▶ _LIST OF TASKS_:
1. Answer these questions from the cake recipe.
(a) How long can the cake be kept in the freezer?
(b) What amount of calories does the nutrition line list?
(c) With a smaller pan, how much earlier should you start checking for doneness?
2. Please write the next part of the cake recipe, picking up after its final sentence.

(SELECTED EXCERPT Opens)

Storage and Reheating Tips
- To Store: Once the cake has cooled, store it in the refrigerator for up to 2 weeks. It’s best enjoyed warm, so be sure to reheat it.
- To Freeze: Place the cake in a freezer-safe container, and freeze for up to 6 months. Thaw overnight in the fridge, then reheat as desired.
- To Reheat: Reheat in the microwave in 30-second intervals or in a preheated oven. The cake will remain moist, with the fudge sauce seeping out as it warms.
Nutrition
Calories: 195kcal | Carbohydrates: 36g | Protein: 4g | Fat: 6g | Saturated Fat: 3g | Cholesterol: 15mg | Sodium: 178mg | Potassium: 81mg | Fiber: 2g | Sugar: 23g | Vitamin A: 158IU | Vitamin C: 1mg | Calcium: 68mg | Iron: 1mg |NET CARBS: 34g
- Can I use a non-dairy milk?
Yes, you can easily swap out regular milk for unsweetened almond milk or any plant-based milk of your choice. The cake will still turn out delicious and just as fluffy! - I don’t have a 9×13-inch pan, can I use a different size?
No problem! You can use a slightly smaller or larger pan. If you use a smaller pan, your cake will be a bit thicker, so adjust the baking time accordingly. Start checking for doneness around 5 minutes earlier. - Can I make this cake in advance?

(SELECTED EXCERPT Closes)
(DATA SHOWN Opens)

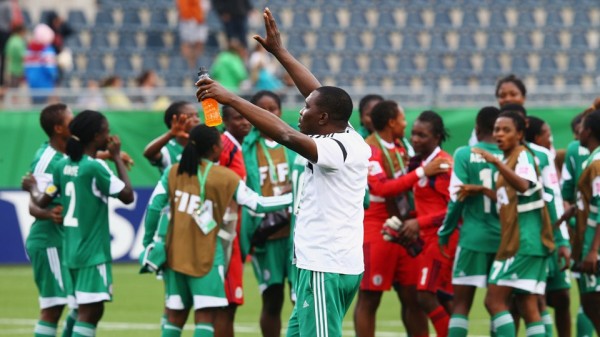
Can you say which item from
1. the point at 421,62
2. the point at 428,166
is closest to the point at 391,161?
the point at 428,166

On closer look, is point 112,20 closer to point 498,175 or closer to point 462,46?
point 462,46

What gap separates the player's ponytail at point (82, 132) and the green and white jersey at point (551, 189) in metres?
3.37

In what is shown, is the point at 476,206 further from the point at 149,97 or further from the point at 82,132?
the point at 149,97

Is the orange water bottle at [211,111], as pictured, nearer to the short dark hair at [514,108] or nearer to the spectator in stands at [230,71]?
the short dark hair at [514,108]

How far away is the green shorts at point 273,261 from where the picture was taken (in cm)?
1070

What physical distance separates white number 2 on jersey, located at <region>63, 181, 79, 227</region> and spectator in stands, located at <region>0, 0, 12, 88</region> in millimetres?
13147

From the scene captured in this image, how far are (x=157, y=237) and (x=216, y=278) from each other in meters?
0.55

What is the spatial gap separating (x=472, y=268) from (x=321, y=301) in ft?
9.17

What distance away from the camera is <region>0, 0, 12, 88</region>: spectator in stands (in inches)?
895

(DATA SHOWN Closes)

▶ _RESPONSES FOR EACH TASK_:
1.
(a) Up to 6 months.
(b) 195kcal.
(c) Around 5 minutes earlier.

2.
Absolutely! You can prepare the cake and refrigerate it for up to two days. Reheat individual servings in the microwave for a few seconds to bring it back to its gooey, warm glory. - How do I store the leftover cake?
Once cooled, store any leftover cake in an airtight container in the fridge for up to 2 weeks. The cake is best enjoyed warm, so simply reheat it before serving. - Can I reduce the sugar in this recipe?
If you’d prefer a less sweet cake, you can cut back on the sugar by about 1/4 cup in both the cake batter and the fudge sauce. You can also experiment with sugar substitutes for a lower-sugar version!